Mingalaba! We are going shopping this morning, but before we go the ship is going to provide morning meal for the monks. There are over 5,000 monks in Bagan and they are not allowed to cook for themselves, so each morning they must go to the villagers and ask for rice from the cook pot in each house. It is considered an honor to feed the monks who give up all worldly possessions to follow their religion. The kitchen staff has a huge table set up on shore and the monks of all ages file through the line.
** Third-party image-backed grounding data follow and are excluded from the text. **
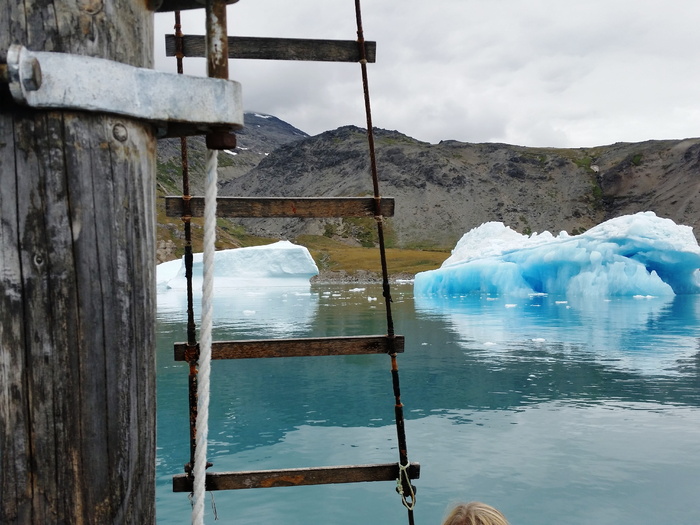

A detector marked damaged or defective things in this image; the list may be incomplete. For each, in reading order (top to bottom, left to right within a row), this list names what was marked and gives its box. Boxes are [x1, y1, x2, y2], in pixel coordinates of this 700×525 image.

rusty ladder rung [165, 34, 378, 62]
rusted metal fitting [205, 130, 238, 150]
rusty ladder rung [164, 196, 394, 219]
rusty ladder rung [174, 336, 404, 360]
rusty ladder rung [174, 462, 422, 492]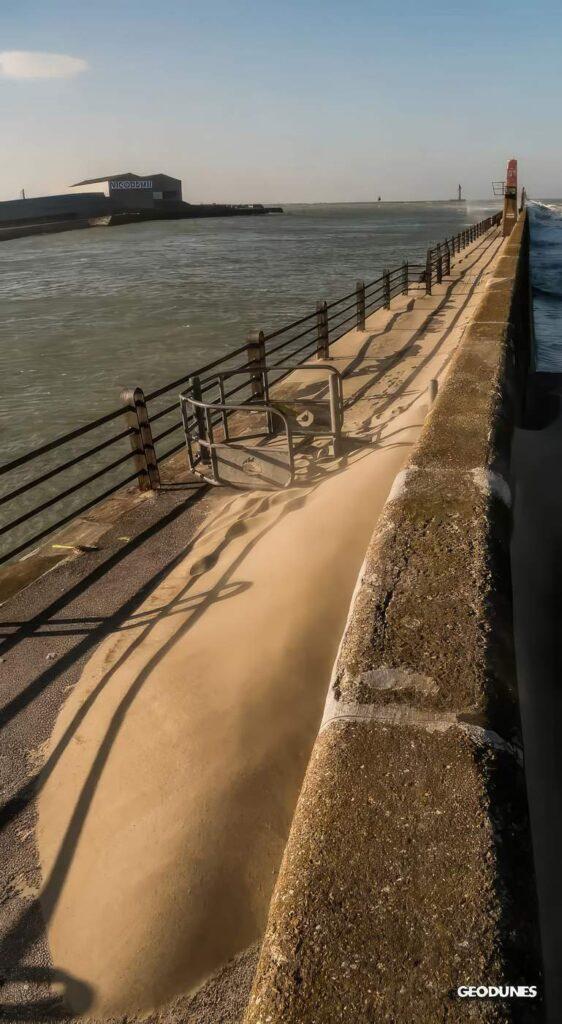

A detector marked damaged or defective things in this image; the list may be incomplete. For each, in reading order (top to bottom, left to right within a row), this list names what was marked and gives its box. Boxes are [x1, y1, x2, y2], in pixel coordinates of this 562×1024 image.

rusty railing post [245, 333, 266, 401]
rusty railing post [119, 387, 159, 491]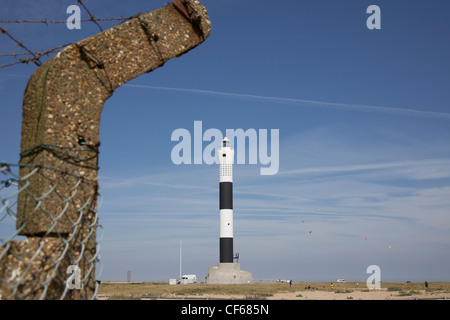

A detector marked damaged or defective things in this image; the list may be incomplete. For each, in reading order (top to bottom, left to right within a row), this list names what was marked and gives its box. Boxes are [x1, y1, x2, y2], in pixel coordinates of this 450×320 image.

rusty fence post [0, 0, 211, 300]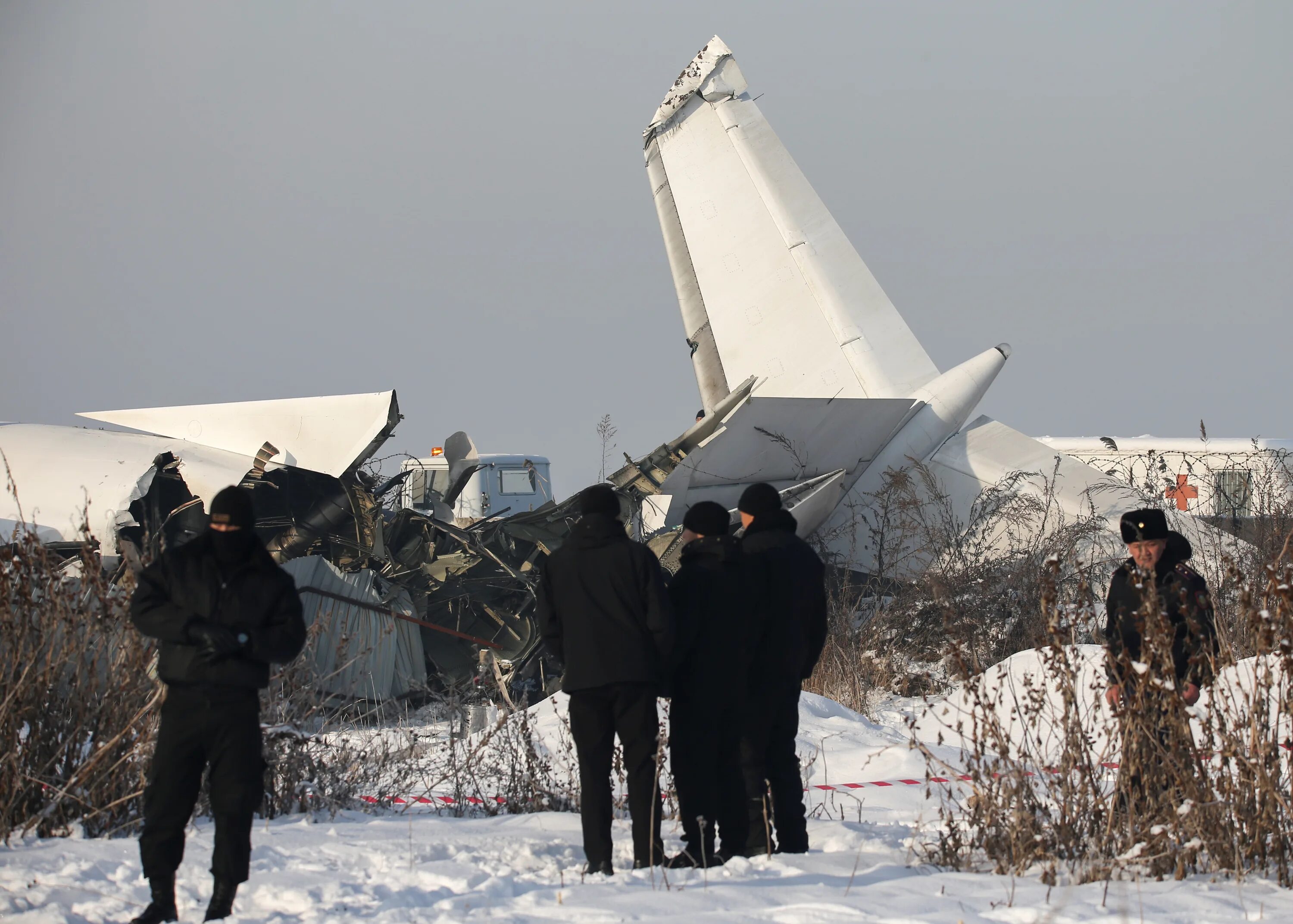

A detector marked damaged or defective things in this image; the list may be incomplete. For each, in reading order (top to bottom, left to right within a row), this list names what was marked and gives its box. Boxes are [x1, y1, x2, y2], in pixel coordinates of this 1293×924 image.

broken wing section [78, 390, 398, 478]
crashed airplane [0, 393, 577, 703]
broken wing section [646, 36, 941, 401]
crashed airplane [610, 38, 1257, 571]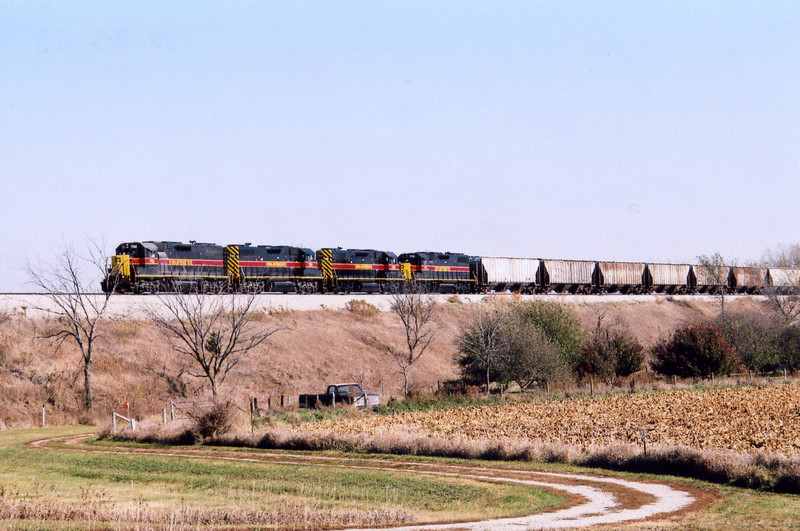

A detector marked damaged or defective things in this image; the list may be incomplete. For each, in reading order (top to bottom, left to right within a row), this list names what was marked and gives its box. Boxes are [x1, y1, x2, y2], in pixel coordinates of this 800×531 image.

rusty hopper car [592, 262, 648, 296]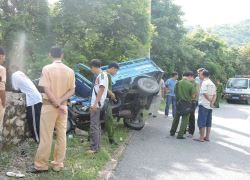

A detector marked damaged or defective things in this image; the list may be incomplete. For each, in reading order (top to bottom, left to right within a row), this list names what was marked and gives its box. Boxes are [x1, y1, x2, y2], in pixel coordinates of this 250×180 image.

overturned blue vehicle [67, 57, 163, 131]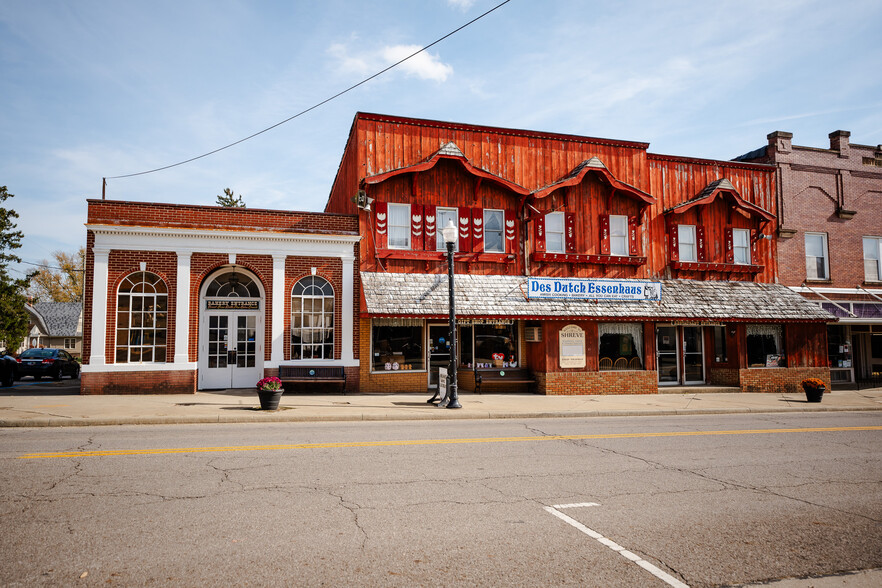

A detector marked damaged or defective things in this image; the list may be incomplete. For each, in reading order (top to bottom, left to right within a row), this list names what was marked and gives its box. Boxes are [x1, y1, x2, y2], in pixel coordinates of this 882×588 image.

cracked asphalt road [1, 412, 880, 584]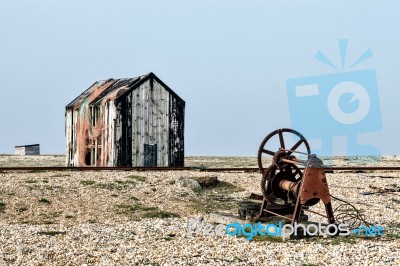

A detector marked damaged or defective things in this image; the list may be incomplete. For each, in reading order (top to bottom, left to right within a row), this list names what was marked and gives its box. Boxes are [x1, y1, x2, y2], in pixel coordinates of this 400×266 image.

rusty winch [239, 128, 336, 225]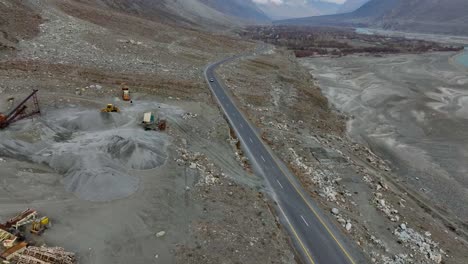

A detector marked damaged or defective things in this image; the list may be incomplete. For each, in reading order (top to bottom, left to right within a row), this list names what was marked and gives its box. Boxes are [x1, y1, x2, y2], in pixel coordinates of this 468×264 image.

rusty machinery [0, 89, 40, 129]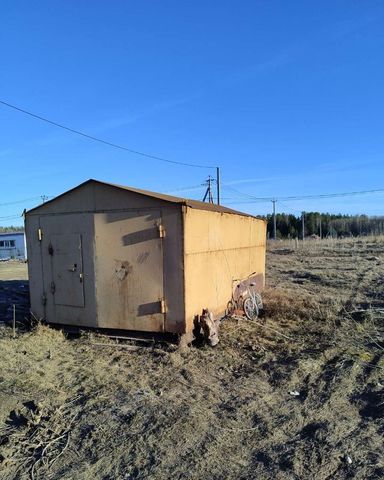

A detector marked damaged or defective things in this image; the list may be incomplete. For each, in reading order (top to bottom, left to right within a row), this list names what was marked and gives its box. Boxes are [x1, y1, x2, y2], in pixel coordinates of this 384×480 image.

We go first to a lacquer work shop and see the procedure of this fine precise art and then to Nyaung-Oo market. We arrive at the market and Mr Thet says we have 40 minutes before we must return to the bus and then the ship. I feel like I am reliving that TV show where people were in a grocery store and had only a few minutes to throw everything into their shopping cart before the bell rang. Bartering is out of the question, I don’t have time. Ready set go! A lacquer tube for paintings, a mother of pearl soap dish, lacquer bracelet, 2 mandarin blouses with matching lonjyis, two silk scarves, two pillowcases, and a puppet.
The puppet vendor is where I find my two friends from San Francisco bartering with the guy for two very large puppets. My watch says it is pumpkin time and as we all run for the bus I see stalls for a million things I would like to pick up, but time is not on my side. We all scramble back on the boat and set sail for Mandalay.